**Exercise input:**
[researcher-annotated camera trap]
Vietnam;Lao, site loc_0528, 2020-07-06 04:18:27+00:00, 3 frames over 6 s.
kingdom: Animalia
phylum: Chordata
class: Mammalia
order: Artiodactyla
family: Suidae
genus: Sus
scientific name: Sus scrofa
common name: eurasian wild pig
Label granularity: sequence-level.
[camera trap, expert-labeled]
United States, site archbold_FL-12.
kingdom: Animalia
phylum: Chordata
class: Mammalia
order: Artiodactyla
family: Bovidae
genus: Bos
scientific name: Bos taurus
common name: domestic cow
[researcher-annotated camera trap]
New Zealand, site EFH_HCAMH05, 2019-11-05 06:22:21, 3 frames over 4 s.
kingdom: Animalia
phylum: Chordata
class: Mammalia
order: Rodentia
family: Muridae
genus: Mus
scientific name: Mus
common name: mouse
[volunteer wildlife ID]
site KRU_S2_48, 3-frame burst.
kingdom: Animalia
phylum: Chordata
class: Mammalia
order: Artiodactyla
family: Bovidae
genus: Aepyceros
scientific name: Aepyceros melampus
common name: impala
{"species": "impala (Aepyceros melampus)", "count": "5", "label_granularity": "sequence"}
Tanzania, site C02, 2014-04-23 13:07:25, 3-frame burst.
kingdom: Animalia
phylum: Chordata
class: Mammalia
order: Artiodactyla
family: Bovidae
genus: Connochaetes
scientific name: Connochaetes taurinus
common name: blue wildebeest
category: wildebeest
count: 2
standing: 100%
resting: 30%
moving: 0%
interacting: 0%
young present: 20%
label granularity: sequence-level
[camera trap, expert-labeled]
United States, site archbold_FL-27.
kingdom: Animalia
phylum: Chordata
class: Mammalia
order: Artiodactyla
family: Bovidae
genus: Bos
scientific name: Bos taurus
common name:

**What to produce:** Out of the entries, pull every line that mentions "count".

**Response for this exercise:**
{"species": "impala (Aepyceros melampus)", "count": "5", "label_granularity": "sequence"}
count: 2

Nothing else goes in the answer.